* Extrait du document:
^^^^^^^^

Dans le panthéon des Ferrari modernes, la 575M Maranello occupe une place singulière. Héritière des grandes GT à moteur avant qui ont forgé la légende de Maranello, elle représente l'aboutissement d'une philosophie portée à son sommet avant que la marque ne bifurque vers d'autres horizons. Digne descendante des 250 GT et 365 Daytona, elle est aujourd'hui un classique naissant dont la cote ne cesse de progresser. Et pour cause.
Le retour aux sources de la grande GT Ferrari

Pour comprendre la 575M, il faut remonter à 1996 et à la 550 Maranello. Ferrari marquait alors un tournant décisif : retour au V12 en position avant, retour à la propulsion, retour à l'élégance pure signée Pininfarina. Un choix qui rappelait que Maranello savait construire des voitures pour les grands voyages autant que pour les circuits.
Lancée en 2002, la 575M pousse cette philosophie encore plus loin. Le M signifie Modificata, et les évolutions sont substantielles : cylindrée portée à 5 748 cm³, puissance à 515 chevaux, boîte F1 à palettes proposée en option, et châssis affiné. Pininfarina signe une carrosserie intemporelle aux proportions parfaites, ligne de capot interminable, poupe racée. Un dessin qui s'inscrit directement dans la lignée des plus grandes GT de l'histoire de la marque.
Anecdote : Michael Schumacher, alors au sommet de sa domination en F1 chez Ferrari, possédait une 575M. Un choix qui en disait long sur la considération que les pilotes de l'époque portaient à cette voiture.
Un V12 atmosphérique inoubliable
Au cœur de la 575M bat l'une des mécaniques les plus abouties que Ferrari ait jamais produites. 5 748 cm³, 48 soupapes, 515 chevaux à 7 250 tr/min, 588 Nm à 5 250 tr/min. Le 0 à 100 km/h s'effectue en 4,2 secondes pour une vitesse maximale de 325 km/h.
Mais les chiffres ne racontent qu'une partie de l'histoire. Ce V12 se distingue avant tout par sa musicalité. À bas régime, il gronde avec une autorité veloutée. Passé les 4 000 tours, il s'emballe avec une montée en puissance linéaire et un crescendo sonore qui n'appartient qu'à Ferrari. Une mécanique qui récompense le conducteur attentif et offre une connexion émotionnelle que les moteurs suralimentés modernes peinent à égaler.

^^^^^^^^

[Enregistrements de données]

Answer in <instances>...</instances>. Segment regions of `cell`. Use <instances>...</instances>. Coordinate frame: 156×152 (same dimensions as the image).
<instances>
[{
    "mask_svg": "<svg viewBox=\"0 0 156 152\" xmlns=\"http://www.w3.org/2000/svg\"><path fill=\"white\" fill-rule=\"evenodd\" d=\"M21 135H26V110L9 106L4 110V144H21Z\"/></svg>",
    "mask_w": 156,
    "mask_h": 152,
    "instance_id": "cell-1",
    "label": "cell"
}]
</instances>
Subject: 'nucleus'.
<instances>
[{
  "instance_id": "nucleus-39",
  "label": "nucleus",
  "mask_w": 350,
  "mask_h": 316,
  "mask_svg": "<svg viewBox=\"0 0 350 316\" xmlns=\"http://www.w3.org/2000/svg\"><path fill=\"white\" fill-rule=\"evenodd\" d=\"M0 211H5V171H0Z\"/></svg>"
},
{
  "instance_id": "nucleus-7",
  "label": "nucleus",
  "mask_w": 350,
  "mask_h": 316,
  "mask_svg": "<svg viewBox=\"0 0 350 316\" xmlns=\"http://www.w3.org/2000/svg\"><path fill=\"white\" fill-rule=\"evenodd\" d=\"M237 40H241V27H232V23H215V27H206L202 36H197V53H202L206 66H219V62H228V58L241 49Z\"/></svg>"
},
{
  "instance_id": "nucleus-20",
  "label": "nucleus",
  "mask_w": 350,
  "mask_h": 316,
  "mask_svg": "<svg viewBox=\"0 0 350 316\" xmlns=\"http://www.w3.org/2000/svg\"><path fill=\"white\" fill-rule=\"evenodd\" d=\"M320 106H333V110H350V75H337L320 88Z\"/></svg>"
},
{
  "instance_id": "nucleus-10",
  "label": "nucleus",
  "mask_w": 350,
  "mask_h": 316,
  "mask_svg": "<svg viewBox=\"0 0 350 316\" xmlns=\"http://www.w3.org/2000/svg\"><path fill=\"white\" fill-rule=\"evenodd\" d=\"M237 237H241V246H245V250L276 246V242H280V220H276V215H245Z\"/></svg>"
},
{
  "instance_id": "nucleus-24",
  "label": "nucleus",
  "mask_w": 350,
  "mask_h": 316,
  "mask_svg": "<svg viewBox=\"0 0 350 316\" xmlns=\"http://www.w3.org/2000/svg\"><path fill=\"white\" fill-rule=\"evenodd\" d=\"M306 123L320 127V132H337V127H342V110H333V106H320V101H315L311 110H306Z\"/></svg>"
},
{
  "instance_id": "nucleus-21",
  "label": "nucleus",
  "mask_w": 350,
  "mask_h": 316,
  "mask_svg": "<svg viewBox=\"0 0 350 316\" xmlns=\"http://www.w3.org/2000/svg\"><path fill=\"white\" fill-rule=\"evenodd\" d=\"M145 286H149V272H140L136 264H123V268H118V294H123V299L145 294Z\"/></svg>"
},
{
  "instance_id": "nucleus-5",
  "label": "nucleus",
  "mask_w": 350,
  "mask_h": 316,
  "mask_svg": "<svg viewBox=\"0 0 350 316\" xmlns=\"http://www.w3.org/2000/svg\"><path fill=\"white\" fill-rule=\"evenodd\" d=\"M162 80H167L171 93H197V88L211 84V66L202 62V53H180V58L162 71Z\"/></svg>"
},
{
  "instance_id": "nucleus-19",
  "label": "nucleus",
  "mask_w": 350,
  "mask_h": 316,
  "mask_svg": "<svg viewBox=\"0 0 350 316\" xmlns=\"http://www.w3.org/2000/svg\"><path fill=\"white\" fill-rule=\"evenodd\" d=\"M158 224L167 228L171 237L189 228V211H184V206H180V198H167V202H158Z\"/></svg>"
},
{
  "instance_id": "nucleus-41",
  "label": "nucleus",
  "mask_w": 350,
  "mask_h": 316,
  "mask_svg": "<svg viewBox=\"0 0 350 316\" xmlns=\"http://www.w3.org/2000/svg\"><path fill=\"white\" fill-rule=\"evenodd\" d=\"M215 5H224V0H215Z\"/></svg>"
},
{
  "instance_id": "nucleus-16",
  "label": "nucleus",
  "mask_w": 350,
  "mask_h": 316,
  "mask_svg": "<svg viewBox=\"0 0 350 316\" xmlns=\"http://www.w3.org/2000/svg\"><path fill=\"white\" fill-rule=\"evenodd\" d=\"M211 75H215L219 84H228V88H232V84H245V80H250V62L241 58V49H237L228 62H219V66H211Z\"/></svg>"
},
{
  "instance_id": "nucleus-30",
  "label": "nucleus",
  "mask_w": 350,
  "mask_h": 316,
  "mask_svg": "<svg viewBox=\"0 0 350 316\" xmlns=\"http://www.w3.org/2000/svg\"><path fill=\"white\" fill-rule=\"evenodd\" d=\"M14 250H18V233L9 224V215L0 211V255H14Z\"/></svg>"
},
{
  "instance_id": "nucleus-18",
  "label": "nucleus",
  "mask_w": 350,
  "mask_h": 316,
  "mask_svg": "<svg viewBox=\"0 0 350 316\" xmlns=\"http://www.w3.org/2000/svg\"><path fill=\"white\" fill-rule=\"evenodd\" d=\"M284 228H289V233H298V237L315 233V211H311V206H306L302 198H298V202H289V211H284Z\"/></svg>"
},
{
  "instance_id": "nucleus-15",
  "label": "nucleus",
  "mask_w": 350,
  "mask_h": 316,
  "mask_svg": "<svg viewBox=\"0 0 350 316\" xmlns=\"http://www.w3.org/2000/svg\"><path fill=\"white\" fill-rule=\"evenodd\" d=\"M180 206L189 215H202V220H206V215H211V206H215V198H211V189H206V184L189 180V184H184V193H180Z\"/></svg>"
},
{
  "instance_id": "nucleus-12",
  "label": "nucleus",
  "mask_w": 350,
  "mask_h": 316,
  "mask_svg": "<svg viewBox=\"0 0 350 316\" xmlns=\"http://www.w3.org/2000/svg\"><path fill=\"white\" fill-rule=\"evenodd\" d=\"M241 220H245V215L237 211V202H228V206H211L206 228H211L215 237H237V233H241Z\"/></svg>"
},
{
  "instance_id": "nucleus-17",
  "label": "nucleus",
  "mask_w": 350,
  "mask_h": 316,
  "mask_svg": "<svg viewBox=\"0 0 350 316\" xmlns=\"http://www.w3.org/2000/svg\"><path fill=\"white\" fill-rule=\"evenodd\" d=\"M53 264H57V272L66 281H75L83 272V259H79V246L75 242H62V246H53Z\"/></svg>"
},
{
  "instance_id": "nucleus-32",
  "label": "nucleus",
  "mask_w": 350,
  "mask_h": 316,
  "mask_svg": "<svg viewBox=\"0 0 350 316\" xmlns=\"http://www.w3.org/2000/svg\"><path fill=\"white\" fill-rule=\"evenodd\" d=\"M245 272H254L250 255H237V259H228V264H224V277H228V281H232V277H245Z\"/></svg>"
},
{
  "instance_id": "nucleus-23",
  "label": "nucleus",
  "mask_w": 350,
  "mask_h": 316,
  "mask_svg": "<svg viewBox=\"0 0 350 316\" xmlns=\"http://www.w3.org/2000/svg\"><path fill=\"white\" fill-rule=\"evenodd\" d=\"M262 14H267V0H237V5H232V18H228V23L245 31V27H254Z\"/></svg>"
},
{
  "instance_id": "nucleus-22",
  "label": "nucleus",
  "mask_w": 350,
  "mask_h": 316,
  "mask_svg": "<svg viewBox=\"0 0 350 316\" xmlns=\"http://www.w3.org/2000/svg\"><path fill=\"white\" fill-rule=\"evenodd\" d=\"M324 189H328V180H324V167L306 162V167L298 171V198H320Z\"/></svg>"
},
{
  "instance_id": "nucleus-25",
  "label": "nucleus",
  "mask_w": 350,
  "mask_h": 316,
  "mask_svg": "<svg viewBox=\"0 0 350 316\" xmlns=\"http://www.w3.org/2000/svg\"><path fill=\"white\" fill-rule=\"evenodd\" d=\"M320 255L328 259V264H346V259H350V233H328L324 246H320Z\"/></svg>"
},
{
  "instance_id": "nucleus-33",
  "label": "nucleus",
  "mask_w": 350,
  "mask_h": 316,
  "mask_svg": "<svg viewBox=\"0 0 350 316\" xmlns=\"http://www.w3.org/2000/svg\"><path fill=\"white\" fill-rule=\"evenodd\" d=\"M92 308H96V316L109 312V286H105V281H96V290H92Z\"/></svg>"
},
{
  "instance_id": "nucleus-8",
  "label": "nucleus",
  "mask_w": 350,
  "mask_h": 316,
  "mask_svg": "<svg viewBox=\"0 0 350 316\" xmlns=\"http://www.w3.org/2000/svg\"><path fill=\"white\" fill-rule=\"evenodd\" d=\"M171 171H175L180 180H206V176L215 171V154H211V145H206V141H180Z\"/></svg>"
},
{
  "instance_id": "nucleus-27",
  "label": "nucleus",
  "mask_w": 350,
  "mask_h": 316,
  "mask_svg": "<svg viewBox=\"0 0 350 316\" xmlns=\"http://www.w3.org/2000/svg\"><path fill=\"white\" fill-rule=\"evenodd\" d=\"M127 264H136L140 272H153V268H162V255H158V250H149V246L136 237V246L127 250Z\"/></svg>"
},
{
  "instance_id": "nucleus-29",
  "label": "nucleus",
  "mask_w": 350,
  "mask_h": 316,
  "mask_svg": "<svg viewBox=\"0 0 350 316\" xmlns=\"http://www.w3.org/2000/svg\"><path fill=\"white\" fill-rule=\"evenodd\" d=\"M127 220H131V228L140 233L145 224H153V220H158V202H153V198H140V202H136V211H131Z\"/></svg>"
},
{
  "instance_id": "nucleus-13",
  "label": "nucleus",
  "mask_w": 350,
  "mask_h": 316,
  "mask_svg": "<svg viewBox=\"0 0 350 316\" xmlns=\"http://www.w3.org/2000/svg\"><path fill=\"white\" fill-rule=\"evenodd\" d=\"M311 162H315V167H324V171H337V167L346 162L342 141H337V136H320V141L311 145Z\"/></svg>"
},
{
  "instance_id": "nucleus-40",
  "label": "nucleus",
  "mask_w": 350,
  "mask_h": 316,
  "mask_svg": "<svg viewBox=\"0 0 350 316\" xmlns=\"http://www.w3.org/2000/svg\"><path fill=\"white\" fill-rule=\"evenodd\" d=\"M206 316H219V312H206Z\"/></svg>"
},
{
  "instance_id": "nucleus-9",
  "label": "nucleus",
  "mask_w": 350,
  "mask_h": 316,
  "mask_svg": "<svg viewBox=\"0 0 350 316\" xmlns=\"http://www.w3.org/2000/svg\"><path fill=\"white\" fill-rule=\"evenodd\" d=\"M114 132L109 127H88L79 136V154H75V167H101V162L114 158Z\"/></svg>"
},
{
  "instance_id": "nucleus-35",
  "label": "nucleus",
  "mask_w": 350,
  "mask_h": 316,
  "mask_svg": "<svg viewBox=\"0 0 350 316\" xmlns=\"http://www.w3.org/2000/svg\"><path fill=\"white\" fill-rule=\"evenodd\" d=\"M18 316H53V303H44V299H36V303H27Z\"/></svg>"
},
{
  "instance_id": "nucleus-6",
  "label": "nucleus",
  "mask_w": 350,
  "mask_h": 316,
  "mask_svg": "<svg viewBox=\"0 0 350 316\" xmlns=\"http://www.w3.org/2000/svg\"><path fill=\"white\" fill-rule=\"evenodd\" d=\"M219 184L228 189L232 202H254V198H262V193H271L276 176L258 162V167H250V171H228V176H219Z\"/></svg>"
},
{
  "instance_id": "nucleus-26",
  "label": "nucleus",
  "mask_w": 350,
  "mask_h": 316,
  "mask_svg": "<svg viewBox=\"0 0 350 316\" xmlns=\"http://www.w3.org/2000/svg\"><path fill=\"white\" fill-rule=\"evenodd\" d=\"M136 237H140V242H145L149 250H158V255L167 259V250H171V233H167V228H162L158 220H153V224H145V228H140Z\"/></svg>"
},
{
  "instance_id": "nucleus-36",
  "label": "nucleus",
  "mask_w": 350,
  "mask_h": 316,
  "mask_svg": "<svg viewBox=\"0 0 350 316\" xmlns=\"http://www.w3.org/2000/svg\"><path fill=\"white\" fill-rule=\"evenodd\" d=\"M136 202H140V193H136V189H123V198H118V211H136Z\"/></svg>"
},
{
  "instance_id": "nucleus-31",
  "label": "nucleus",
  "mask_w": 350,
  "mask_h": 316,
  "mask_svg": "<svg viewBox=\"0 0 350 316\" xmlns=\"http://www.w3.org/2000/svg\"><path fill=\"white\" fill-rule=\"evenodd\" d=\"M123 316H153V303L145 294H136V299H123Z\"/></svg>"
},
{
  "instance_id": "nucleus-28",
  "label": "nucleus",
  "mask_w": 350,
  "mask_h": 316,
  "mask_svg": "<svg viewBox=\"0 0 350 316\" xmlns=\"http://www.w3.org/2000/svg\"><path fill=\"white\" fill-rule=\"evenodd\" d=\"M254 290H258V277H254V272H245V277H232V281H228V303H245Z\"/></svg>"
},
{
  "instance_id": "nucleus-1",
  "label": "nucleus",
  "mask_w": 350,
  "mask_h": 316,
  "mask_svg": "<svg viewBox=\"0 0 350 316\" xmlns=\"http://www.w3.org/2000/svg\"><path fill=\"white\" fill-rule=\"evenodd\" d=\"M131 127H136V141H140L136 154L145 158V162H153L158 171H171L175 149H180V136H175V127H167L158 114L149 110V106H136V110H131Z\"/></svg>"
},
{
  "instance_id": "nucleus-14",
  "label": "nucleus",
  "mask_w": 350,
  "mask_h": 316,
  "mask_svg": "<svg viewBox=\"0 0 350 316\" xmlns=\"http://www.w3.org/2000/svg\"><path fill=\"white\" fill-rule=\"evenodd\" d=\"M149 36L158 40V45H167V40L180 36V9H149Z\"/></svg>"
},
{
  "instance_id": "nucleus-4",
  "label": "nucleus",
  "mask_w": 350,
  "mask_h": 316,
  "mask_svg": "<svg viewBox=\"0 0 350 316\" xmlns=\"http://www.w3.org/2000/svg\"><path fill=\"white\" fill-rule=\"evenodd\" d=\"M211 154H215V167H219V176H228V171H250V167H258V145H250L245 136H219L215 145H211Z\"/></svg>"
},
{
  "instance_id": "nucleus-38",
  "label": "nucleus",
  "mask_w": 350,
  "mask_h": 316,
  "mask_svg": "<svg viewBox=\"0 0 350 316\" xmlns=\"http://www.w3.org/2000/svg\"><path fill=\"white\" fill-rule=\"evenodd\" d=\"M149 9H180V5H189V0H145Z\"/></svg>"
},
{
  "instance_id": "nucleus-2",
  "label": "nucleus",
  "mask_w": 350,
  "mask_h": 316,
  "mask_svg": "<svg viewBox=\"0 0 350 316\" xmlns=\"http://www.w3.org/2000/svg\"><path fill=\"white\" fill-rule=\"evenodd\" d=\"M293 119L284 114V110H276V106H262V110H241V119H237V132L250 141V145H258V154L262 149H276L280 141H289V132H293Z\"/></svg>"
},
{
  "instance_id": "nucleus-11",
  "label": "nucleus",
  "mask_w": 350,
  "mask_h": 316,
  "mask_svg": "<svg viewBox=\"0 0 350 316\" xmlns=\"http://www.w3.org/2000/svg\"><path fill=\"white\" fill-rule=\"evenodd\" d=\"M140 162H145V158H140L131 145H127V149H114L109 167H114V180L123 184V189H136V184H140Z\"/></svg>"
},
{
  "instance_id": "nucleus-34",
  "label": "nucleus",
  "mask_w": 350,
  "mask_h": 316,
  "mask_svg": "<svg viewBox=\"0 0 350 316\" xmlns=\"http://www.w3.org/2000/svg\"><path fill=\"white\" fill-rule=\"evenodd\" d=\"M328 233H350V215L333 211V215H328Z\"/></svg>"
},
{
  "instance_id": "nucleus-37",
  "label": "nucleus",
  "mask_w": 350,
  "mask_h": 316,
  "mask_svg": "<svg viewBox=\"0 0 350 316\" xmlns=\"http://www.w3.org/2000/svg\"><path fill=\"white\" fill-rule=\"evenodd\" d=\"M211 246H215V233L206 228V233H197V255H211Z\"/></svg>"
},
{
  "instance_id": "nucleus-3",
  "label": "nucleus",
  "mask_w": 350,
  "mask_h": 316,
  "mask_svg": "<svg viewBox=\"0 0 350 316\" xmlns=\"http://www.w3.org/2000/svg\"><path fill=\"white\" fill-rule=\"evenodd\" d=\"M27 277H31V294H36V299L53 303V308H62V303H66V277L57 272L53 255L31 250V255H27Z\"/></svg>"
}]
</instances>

^^^^^^^^

* Consigne 1: En quelle année la 575M a-t-elle été lancée d'après le texte sur la Ferrari 575M Maranello ?
* Consigne 2: Énumérez toutes les évolutions de la 575M que le texte sur la Ferrari 575M Maranello cite après avoir expliqué le sens de la lettre M.
* Consigne 3: Prolongez le texte sur la Ferrari 575M Maranello à la suite de son dernier paragraphe.

* Votre réponse 1: En 2002.

* Votre réponse 2:
- Cylindrée portée à 5 748 cm³
- Puissance portée à 515 chevaux
- Boîte F1 à palettes proposée en option
- Châssis affiné

* Votre réponse 3:
La boîte F1 à palettes, directement issue des développements de la compétition, permet des changements de rapports en quelques dizaines de millisecondes tout en conservant le caractère d'une vraie boîte manuelle robotisée. À sa sortie, elle représentait le summum de ce que l'on pouvait proposer sur une GT de route.

Un classique en devenir, une valeur sûre

La 575M est aujourd'hui à un tournant de sa vie. Produite à environ 2 700 exemplaires entre 2002 et 2006, elle reste accessible comparée aux Ferrari qui l'ont précédée dans le cœur des collectionneurs. Mais cette fenêtre se referme progressivement.
Les amateurs les plus avisés l'ont compris depuis quelques années déjà : les grandes GT Ferrari à moteur avant atmosphérique représentent l'un des derniers territoires où l'on peut encore acquérir une Ferrari d'exception sans débourser des sommes stratosphériques. La 550 a déjà amorcé sa montée en valeur, la 575M suit le même chemin. Les exemplaires les mieux documentés, première main, avec un historique complet et un état irréprochable, tirent logiquement le marché vers le haut.
C'est précisément ce profil d'exemplaire qui constitue aujourd'hui le meilleur investissement dans cette gamme : une voiture achetée pour être conduite et appréciée, dont la valeur patrimoniale ne fait que se renforcer avec le temps.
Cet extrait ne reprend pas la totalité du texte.